Painter suggested the state would be reckless to allow either project to move forward without adequate cash bond, and he said he has too much experience with other financial instruments, like letters of credit, to put stock in them. “You could stack up letters of credit and use them for toilet paper for all the good they’ll do,” he said. According to Painter, such letters may look credible but are often issued from subsidiaries that don’t ultimately have the assets to back them. “Glencore’s got the money,” he said, suggesting that the state should require the company to post cash bond, which is far more secure. “They just don’t want to take the risk,” he said. But that leaves the risk ultimately on the backs of taxpayers, he said.
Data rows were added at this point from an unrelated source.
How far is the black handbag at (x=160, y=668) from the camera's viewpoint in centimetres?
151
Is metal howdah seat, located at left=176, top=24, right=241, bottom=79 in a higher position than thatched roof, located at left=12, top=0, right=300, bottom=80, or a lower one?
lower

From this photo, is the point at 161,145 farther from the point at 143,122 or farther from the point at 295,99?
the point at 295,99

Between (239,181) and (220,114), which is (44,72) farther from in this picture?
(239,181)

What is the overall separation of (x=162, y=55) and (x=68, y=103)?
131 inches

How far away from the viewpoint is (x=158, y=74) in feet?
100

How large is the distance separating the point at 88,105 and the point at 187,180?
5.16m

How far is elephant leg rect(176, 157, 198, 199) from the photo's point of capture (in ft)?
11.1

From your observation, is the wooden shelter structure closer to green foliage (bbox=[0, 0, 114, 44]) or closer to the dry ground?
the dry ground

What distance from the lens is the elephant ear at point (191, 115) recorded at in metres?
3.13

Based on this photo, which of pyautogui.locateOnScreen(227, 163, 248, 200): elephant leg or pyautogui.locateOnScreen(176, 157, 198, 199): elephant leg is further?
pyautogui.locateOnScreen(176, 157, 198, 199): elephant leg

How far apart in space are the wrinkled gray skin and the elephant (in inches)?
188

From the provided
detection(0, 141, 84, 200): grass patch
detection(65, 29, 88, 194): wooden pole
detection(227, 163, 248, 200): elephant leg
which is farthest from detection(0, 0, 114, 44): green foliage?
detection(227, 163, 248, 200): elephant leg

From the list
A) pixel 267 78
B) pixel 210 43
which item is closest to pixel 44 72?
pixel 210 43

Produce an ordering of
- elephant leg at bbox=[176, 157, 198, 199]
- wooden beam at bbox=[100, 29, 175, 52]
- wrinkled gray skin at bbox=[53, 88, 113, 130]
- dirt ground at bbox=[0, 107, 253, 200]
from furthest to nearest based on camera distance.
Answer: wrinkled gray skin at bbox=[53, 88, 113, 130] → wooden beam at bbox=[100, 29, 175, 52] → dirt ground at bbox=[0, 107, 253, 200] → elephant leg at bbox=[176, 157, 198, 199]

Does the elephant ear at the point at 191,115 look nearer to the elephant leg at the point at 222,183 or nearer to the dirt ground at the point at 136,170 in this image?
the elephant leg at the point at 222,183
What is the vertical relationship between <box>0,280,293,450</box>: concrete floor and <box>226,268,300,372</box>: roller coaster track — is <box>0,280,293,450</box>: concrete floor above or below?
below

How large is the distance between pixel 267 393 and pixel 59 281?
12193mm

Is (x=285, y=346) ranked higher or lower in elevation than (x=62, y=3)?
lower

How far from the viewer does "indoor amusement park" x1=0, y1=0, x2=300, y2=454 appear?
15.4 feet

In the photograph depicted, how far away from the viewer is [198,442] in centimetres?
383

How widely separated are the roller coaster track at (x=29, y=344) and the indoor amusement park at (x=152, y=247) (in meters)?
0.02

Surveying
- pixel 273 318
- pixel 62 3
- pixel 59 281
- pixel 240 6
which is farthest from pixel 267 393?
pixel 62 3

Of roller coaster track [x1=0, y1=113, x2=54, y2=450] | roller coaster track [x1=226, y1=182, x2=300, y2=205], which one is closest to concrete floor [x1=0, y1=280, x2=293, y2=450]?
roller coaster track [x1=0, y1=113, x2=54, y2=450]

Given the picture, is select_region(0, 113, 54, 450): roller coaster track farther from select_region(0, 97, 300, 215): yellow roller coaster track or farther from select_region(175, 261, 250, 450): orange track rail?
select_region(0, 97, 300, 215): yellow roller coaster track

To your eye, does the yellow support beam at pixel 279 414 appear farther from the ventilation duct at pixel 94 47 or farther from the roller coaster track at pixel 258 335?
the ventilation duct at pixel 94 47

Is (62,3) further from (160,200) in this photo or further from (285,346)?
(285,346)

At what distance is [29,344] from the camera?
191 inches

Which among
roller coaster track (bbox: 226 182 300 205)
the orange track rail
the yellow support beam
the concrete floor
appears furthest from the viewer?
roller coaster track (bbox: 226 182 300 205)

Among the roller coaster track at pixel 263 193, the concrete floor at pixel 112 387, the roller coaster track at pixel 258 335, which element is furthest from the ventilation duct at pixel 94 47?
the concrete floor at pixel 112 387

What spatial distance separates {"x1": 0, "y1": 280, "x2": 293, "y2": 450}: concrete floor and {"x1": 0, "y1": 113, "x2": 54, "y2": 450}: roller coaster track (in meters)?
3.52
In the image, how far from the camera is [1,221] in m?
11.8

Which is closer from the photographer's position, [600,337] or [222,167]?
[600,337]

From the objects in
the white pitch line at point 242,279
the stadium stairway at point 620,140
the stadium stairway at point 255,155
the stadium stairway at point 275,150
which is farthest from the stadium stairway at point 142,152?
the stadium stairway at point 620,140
Painter suggested that Glencore’s selection of Tony Hayward as company chairman is indicative of the company’s questionable commitment to the environment. The British-born Hayward became notorious in the U.S. during the Deepwater Horizon oil spill in the Gulf of Mexico, when Hayward was chairman of British Petroleum, which was responsible for the disaster. “Here you have a guy with a really crappy environmental record, and he’s the chairman of Glencore,” said Painter. “And they’re ensuring us it will all be fine here in Minnesota?” he asked.

It’s a bad bet, said Painter, adding that Minnesotans need to understand the way that the commodities industry has globalized. “The old model from iron mining days was you had an American who owned an iron mine and they would build a big house in Duluth and raise their children and spend their time and money there. They’d fund charities and the wealth would stay in Minnesota, often for two or three generations,” said Painter. Those days are largely gone, he said. “Today, the vast majority of the profits will be to people like Andronico Luksic or Nate Rothschild.”

Painter is clearly planning to make copper-nickel mining an issue in the campaign, although it remains to be seen how well a former Republican will fare with progressives in the DFL who might otherwise be receptive to his arguments on the issue.

Painter may put more pressure on Smith to clarify her position on the issue. Smith has generally made pro-mining statements, at least in northeastern Minnesota, but has not been outspoken on the issue.